*** Source
# 1/4" shank 5/16" spiral upcut bit?



## lap4524 (Jul 5, 2011)

New member 1st post. I'm looking for a 1/4" shank 5/16" spiral upcut bit for use on a Dewalt 611. Will be for cutting mortises on the Mortise Pal so the bit would have to be long. I have all the 1/2" shank stuff but really like using the smaller Dewalt router. 

Thanks
Lane


----------



## RJM (Apr 11, 2010)

I've never seen a 1/4" shank spiral bit with a cutting diameter larger than the shank.


----------



## TWheels (May 26, 2006)

If you are looking for a solid carbide spiral bit, there are no such things; there is something about how the diameter of the cutting flutes cannot be larger than the diameter of the shank. On the other hand you might find a shear cut straight carbide coated bit, you might find one somewhere.


----------



## bobj3 (Jan 17, 2006)
******
#### [List of tasks]
1/ List every username that heads a post in the forum thread about the 1/4" shank spiral upcut bit.
2/ In the spiral bit thread, which router does the first poster want to use the bit with?
3/ Extend the forum thread about the 1/4" shank spiral upcut bit, picking up after its final line.
*** Information provided
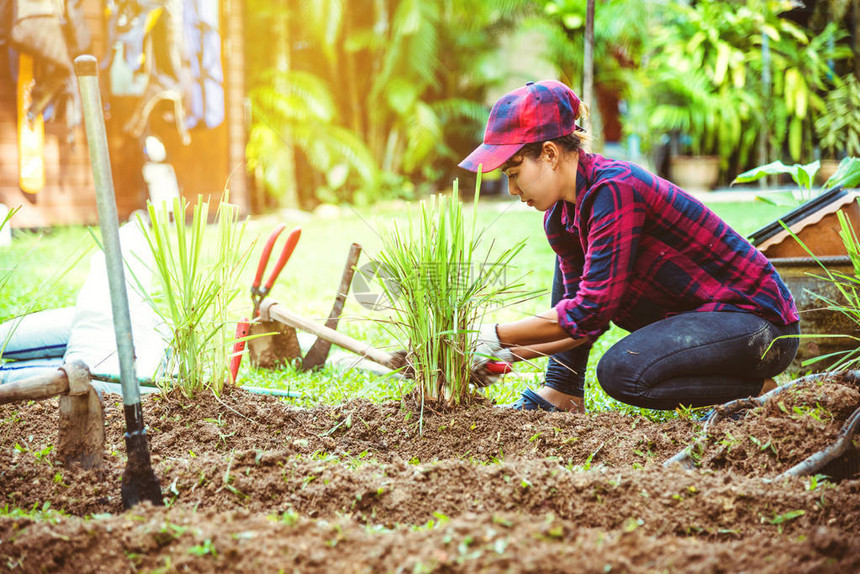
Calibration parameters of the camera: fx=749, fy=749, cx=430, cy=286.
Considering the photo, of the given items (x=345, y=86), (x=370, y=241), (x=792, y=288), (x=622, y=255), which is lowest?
(x=370, y=241)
******
#### [Task responses]
1/ lap4524, RJM, TWheels, bobj3

2/ A Dewalt 611.

3/
HI Lane

They don't make one BUT I don't see the big deal with using a 1/4" bit and just readjust the jig to put the 5/16" wide slot in place, the Pal will let you do that easy..or just use a shim to get the off set you want.

========



lap4524 said:


> New member 1st post. I'm looking for a 1/4" shank 5/16" spiral upcut bit for use on a Dewalt 611. Will be for cutting mortises on the Mortise Pal so the bit would have to be long. I have all the 1/2" shank stuff but really like using the smaller Dewalt router.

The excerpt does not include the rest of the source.